The Cathedral of Port-au-Prince is gone. I also saw markets that were looted: Twin Market, Five Star…I also saw the doors of the Sogeban, the BNC and the Unibank a Turgeau open. I don’t know if their branches were also looted.

We wanted to help a man and woman. The woman was in obvious pain from a wound or a fractured leg. The hospital that is closest to the Rue Berne was closed…We dropped them close to the general hospital…But I learned later that that hospital had collapsed.
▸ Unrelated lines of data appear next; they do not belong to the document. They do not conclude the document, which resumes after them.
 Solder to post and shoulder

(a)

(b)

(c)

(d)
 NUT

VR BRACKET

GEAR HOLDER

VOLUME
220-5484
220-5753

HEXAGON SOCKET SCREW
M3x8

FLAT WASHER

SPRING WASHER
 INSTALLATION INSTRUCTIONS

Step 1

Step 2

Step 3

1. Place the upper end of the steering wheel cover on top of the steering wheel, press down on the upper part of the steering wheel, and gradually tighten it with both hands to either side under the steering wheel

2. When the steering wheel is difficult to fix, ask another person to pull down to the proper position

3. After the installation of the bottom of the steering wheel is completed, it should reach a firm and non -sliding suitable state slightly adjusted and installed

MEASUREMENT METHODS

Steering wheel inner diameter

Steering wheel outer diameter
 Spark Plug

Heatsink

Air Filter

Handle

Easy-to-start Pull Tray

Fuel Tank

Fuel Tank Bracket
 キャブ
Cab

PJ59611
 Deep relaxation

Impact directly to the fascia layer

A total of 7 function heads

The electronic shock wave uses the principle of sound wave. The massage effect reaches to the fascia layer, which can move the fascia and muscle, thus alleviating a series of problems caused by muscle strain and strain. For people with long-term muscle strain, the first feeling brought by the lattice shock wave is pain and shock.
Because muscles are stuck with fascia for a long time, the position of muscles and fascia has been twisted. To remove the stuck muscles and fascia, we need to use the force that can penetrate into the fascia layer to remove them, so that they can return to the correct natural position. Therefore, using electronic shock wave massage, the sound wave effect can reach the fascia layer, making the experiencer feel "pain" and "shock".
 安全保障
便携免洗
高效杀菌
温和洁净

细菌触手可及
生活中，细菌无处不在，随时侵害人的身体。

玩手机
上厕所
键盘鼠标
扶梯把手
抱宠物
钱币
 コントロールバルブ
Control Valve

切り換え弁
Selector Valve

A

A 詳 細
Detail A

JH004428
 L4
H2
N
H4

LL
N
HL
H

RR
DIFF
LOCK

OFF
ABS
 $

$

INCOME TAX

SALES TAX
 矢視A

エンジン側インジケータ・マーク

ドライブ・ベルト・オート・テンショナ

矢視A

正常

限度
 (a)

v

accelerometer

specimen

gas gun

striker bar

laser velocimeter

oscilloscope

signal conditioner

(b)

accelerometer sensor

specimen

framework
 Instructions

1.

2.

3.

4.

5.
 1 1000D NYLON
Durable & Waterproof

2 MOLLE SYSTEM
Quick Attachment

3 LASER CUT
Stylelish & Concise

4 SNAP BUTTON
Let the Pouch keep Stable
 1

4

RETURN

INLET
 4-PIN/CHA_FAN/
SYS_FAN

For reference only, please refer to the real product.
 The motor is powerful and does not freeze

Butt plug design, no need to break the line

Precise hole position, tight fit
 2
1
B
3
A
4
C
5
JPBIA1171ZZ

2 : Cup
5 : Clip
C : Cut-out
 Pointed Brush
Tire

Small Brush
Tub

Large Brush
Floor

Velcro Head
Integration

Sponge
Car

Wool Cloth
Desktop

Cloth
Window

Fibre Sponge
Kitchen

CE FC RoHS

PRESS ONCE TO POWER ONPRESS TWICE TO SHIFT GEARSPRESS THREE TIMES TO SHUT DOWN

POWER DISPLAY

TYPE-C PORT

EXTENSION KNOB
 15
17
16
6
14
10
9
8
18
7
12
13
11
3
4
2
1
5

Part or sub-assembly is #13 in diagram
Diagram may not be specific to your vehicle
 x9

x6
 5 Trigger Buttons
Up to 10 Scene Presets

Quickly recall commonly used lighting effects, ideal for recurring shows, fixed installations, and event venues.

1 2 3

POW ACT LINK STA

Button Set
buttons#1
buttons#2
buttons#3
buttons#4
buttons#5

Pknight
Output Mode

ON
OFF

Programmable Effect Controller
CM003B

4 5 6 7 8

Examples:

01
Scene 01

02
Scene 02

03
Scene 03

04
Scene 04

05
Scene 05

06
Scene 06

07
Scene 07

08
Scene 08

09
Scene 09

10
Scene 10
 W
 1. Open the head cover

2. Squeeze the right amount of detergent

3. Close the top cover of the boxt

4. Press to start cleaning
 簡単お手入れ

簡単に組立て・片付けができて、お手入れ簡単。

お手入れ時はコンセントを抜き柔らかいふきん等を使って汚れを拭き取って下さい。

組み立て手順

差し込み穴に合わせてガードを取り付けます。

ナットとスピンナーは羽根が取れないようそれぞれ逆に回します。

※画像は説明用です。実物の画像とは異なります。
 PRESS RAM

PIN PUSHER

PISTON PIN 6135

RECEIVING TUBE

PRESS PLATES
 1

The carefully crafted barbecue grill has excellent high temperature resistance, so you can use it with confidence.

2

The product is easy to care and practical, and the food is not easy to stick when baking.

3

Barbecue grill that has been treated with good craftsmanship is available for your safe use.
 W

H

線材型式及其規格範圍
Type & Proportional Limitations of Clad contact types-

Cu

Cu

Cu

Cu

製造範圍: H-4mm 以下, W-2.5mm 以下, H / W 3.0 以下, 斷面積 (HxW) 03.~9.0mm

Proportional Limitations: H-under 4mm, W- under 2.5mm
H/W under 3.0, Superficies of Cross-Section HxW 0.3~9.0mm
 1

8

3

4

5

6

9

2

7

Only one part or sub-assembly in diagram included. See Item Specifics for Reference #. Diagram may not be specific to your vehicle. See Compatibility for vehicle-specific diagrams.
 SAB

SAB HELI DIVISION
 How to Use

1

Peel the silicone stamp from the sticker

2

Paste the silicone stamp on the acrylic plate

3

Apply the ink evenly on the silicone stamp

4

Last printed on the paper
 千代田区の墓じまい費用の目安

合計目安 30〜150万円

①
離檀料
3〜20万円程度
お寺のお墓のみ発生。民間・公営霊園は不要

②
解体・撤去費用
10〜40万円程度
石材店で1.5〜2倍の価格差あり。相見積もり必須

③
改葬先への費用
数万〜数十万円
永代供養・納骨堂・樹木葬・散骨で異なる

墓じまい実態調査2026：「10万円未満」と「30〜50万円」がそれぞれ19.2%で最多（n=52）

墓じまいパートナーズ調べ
My friends, I don’t know what we’re going to do. Port-au-Prince is in RUINS…If a building isn’t collapsed, it’s halfway or almost there. All I saw were people transporting their injured and dead on makeshift stretchers or people clearing rubble. Corpses are lined up along the Canape Vert road. I see no bulldozer, no trucks, nothing to help the survivors. In the middle of the roads, we see entire families, lying on sheets, faces in their hands, tears in their eyes, waiting…People say that there’ll be aftershocks…Indeed, this morning we had some and at the time I write you, there is another aftershock. There’s no way to communicate by telephone; so there are many people that I haven’t contacted…The toll will be heavy. We don’t have the means here in Haiti.

Let’s keep praying.

I try to contact all my friends by telephone, but it’s hard. The most frustrating thing is there is no local news and information…Practically all the radio stations are mute…The building of the Unibank de la Rue Capois has collapsed…I have to go there because of the 50 people who work there, almost half are under my supervision…I no longer have an office, and what I fear the most is that there are no survivors among those who were in the office.

The collapsed hospital in Petionville is the one at the beginning of the Hotel El Rancho on PanAmerican Road. At my house, we lay down in the yard. It’s cold despite the blankets, and I can’t close my eyes. Furthermore, we felt about four or five aftershocks during the night. We were not prepared for this type of catastrophe, neither from a logistic nor psychological point of view…I leave the house with the laptop in the hopes of keeping you informed.

Let’s keep praying.

The situation is grave and terrifying. From time to time, there are small aftershocks. The building where my office is in Bourdon has collapsed. I have no news from my colleagues who were there this afternoon. Telephone communications remain difficult. The traffic jam is terrible…A lot of houses collapsed… It’s terrible…We were not prepared for this catastrophe…I don’t know what else to say. We pray. While I have internet access in front of Gama, the laptop is low on power... Let’s keep praying because I feel some small aftershocks from time to time…I will keep you informed as much as I can. At Gama where I was when the earthquake hit, there was a lot of panic, all the libraries collapsed. There was a lot of damage…The building is damaged and some of its ceramic facade fell down.